New Release Review - The Divide

Directed by: Xavier Gens
Starring: Lauren German, Michael Biehn, Milo Ventimiglia, Courtney B. Vance, Rosanna Arquette, Michael Eklund

Following a nuclear attack on New York, a group of survivors hole up in the basement of their apartment block. Tensions run high and eventually they give in to the most primal instincts of humanity.
Over the last few years, French cinema has become synonymous with a new brand of extreme nihilism. I'm fine with this if there's a point to it all but the recent Gallic output has just been nastiness for the sake of it. To say I'm not a fan is an understatement, only "Martyrs" had anything worthwhile to say but despite having one of the best endings you'll ever see, the preceding ninety minutes were painful to get through.
Against all odds, Gens has taken this new French extremism across the Atlantic. The result is one of the bleakest movies ever made in the United States, and certainly one of the most anti-American. If the French hate the U.S as much as Americans think, they'll be cheering in cinemas from Paris to Marseille as Gens delivers underhanded punches to the fabric of American society. 
The biggest name here is Biehn, barely aged a day in the thirty years since "Terminator". In a piece of writing purely designed to infuriate middle America, he's a former New York firefighter who, it's implied, may have lost his wife on September 11th. He's also a racist homophobe who hides food and water from the other survivors. His secret stash is kept in a panic room whose door is concealed by a giant American flag. Could you get a more blunt metaphor?
The characters degradation, both physical and moral, isn't even gradual. At roughly the halfway point, they suddenly take on an emaciated look, all except German, who obviously has a contract insisting she remain glamorous throughout. Arquette bizarrely turns into a slut and Eklund becomes a grotesque clone of Klaus Kinski's Nosferatu.

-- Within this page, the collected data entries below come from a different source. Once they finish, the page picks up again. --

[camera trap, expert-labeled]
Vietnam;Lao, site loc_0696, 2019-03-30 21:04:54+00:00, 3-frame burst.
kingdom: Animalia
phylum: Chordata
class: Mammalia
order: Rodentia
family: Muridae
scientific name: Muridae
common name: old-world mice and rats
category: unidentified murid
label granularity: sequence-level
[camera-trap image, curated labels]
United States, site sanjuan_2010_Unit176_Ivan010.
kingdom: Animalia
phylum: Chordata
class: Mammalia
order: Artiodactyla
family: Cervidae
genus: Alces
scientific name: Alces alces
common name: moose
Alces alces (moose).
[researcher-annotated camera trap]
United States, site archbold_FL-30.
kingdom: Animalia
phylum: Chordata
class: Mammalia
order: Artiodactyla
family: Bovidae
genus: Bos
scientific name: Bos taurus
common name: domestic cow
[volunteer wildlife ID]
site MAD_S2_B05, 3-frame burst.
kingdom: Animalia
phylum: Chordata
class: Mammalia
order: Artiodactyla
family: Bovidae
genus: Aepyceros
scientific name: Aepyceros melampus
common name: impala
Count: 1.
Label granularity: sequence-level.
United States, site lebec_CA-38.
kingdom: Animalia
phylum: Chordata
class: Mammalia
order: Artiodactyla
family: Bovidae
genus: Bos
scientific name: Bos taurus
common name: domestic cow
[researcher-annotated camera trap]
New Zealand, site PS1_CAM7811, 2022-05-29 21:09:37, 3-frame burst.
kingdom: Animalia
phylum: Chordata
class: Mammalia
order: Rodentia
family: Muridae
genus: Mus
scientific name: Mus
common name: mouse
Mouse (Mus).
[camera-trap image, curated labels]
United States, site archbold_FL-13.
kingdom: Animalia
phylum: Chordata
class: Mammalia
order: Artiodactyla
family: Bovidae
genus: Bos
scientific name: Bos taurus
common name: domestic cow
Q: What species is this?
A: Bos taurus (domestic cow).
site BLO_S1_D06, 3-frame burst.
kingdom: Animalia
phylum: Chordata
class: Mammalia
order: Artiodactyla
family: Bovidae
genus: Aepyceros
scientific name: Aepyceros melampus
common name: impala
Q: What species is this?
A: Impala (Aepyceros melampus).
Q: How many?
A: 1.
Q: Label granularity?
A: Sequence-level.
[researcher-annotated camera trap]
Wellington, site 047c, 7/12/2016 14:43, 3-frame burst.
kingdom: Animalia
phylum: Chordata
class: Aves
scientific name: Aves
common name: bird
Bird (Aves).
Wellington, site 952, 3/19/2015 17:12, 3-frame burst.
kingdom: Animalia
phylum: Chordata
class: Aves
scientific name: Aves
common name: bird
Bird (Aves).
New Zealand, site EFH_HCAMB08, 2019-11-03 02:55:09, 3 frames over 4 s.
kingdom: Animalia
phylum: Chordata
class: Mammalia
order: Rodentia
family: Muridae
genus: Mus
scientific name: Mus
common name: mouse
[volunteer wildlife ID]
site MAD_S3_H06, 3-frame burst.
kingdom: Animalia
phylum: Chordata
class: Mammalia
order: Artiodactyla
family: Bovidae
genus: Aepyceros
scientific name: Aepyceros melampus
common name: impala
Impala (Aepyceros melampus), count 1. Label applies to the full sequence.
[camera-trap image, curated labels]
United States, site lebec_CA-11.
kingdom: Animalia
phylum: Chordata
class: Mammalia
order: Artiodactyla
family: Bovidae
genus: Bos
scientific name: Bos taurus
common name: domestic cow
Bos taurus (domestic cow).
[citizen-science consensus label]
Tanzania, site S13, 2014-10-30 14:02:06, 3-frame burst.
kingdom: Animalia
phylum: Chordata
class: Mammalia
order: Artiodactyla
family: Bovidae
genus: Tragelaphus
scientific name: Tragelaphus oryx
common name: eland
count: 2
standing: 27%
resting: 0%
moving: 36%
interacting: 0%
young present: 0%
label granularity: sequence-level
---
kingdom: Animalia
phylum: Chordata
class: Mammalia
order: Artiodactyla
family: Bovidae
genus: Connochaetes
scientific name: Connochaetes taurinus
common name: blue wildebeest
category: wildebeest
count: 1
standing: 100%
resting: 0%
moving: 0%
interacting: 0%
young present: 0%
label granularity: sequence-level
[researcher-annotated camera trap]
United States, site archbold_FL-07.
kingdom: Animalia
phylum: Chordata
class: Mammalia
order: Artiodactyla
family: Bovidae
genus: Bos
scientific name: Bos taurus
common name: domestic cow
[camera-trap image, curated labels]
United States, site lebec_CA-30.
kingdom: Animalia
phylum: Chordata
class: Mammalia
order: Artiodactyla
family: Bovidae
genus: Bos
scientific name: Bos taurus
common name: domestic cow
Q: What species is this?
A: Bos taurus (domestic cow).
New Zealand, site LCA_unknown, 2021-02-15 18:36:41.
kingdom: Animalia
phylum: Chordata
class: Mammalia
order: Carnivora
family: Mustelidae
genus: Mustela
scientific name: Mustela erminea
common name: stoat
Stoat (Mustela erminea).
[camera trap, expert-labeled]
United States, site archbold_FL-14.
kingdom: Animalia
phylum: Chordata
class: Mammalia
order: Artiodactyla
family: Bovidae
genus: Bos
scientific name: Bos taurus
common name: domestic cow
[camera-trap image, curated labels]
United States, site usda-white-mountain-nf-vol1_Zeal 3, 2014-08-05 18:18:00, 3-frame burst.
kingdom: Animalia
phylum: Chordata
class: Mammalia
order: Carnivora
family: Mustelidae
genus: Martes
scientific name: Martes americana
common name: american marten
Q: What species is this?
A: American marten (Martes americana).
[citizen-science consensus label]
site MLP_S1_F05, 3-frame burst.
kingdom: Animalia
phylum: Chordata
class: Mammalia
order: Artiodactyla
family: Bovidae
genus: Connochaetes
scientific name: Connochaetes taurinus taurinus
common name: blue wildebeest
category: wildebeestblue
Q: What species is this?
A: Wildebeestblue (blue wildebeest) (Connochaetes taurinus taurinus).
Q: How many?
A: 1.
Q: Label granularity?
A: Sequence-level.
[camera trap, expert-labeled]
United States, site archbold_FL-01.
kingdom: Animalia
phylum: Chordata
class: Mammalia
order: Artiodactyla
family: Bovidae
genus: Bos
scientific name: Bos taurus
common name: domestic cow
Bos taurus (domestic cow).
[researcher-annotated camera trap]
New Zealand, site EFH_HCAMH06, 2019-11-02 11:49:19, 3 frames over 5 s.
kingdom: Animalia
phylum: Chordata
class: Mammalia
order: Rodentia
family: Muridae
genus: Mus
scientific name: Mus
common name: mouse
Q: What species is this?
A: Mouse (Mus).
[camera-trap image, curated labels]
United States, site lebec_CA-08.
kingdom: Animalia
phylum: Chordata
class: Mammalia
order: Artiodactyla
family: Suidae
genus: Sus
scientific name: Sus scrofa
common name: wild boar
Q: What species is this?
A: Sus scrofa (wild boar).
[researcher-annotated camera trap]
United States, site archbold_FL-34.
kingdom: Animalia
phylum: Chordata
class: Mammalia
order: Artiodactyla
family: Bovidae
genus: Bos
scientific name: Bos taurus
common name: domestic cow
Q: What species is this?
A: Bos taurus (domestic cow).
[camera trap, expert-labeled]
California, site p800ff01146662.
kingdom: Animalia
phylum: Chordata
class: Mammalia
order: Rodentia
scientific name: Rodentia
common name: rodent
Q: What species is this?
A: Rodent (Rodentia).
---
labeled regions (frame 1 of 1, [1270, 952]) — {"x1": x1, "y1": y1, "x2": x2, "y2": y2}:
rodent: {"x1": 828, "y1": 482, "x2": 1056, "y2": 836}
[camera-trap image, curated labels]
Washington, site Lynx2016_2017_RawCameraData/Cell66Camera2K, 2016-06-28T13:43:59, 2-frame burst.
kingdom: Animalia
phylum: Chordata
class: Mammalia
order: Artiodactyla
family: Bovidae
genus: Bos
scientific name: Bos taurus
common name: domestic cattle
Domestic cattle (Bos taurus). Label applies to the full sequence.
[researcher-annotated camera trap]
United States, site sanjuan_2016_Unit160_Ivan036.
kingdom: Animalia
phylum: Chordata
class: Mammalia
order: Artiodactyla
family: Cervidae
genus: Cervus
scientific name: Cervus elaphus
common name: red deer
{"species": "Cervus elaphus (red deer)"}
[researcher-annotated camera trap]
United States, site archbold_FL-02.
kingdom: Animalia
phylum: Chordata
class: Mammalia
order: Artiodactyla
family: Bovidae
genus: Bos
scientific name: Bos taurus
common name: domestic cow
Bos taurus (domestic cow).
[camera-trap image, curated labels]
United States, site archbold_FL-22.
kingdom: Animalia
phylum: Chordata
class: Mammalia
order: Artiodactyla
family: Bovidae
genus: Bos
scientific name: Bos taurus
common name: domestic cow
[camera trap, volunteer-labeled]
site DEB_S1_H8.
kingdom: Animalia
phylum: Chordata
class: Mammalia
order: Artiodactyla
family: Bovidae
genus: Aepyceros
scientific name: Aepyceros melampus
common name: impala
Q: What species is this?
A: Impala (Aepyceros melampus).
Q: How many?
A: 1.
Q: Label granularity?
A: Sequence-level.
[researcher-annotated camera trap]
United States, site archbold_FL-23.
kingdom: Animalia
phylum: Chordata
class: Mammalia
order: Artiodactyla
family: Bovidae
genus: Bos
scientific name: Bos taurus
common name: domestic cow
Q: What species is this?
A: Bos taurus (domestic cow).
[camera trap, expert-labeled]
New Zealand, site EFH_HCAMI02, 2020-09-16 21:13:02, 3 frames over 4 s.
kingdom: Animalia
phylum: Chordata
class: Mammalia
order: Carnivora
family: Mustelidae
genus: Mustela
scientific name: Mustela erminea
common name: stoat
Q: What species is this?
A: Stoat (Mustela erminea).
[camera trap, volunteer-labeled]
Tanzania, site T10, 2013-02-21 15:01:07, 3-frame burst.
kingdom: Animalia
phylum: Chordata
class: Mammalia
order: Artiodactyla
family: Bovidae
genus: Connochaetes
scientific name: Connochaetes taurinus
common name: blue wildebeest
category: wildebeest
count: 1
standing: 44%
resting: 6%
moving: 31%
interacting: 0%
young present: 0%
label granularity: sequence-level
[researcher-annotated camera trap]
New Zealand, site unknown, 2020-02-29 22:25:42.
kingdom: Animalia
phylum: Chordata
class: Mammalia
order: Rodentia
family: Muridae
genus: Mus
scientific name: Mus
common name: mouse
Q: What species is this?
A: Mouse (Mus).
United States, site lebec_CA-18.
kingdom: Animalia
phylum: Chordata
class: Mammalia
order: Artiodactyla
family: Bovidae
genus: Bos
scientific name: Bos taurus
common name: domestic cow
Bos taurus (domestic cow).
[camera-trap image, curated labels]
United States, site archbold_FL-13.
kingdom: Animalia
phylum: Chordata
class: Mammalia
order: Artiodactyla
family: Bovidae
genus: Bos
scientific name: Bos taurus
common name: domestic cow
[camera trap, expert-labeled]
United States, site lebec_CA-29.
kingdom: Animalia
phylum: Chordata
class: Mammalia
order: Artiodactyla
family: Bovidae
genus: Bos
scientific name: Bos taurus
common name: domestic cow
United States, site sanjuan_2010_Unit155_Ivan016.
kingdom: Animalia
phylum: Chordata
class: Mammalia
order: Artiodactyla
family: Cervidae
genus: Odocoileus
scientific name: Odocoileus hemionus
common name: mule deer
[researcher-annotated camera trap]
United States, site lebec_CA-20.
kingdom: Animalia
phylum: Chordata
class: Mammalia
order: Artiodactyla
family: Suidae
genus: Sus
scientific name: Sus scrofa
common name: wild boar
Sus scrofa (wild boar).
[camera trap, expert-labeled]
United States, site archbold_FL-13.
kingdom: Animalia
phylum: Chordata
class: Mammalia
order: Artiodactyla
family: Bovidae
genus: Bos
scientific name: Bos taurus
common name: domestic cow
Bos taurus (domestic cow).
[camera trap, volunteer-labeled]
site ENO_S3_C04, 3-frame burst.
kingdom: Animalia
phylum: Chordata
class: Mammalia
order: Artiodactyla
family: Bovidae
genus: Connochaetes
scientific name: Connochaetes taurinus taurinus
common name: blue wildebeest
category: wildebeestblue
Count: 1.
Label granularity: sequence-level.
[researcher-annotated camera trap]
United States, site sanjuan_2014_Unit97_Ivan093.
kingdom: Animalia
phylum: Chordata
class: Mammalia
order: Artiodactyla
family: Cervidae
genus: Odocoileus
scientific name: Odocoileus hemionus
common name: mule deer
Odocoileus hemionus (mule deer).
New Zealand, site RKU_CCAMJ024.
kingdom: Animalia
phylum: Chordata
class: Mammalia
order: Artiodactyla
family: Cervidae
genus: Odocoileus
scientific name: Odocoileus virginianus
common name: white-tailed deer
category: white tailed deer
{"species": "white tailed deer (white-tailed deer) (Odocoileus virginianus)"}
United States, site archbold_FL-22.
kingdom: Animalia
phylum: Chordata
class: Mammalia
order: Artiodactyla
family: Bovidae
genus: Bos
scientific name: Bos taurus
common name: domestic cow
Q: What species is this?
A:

Trying to make up for Gens lack of creativity are two of his countrymen, cinematographer Laurent Bares and composer Jean-Pierre Taieb. Their work is stellar and far too good for this film. The widescreen photography is very reminiscent of John Carpenter, a hero to many French film-makers, and to this writer.
Call me naive but I don't buy this idea that in times of horror humans resort to savagery, we didn't make it this far on our planet by not working together. For better or worse we're essentially pack animals. Despite Gens opinion, if I had to be  stuck in this scenario I'd much rather face it with Americans than Europeans.